In 2nd Maccabees in this Sunday's first reading we heard a powerful story of bravery and courage. The story is of seven brothers and their mother arrested and tortured for their faith in God. They were being forced to eat pork in violation of God's law, under penalty of death. Each stood his ground, each remained unflinching, each declared their loyalty. And each died.
How foolish and unnecessary to die for the sake of a dietary law that was meant to guide a people to good health. Even if that law came from God, was it worth dying for? Was it not more prudent to save your life, and be able then to live to worship God in the future? Could they not have remained true to God even if giving in to this silly dictate?

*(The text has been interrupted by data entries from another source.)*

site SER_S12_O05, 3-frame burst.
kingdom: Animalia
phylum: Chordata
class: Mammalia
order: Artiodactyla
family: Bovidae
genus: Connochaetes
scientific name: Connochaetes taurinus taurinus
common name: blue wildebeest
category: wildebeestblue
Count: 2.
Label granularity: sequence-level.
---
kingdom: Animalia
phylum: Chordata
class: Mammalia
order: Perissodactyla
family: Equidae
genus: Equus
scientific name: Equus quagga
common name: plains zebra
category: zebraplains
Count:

Obviously for them the answer is NO! It wasn't the dietary law that mattered, it was what that law indicated - that their entire life, even beyond this existence, rested in their relationship to a God who knew them, loved them, and drew them uniquely to himself. Their life must be centered upon the God of Abraham, Issac and Jacob, upon their oneness to him with all that this entailed (even if it meant these pesky dietary laws that the king wanted them to disobey), upon their loyalty to a God who was a Father to them. Nothing else mattered ... not even retaining life in this world ... because true and ultimate life was found in him. They chose to die that they light live. They chose to be loyal to the author of life rather than to one who could take their lives. Everything else was secondary. Talk about brave hearts!
Their God (our God) has given us an even more life giving, unique and loving relationship with himself through his Son, Jesus Christ. He is what is essential for us, for without him we are nothing. He calls us to be brave and courageous in the midst of the challenges that we face. Can we die to self in order to live with him?
I realize that it has been almost a week since the last post (sorry), but I must make a correction for those that remember that far back. I mentioned Paul Shannon's "Adventure Time" TV show in the Pittsburgh area from years ago, and I mentioned "knish".
"Knish" (a mop head puppet), was not on the Paul Shannon show, but rather the Hank Stohl show.
Paul had a character named Nosmo King and a great jazz musician by the name of Joe Negri on his show.
Just wanted to make the correction for all of the local trivia fans.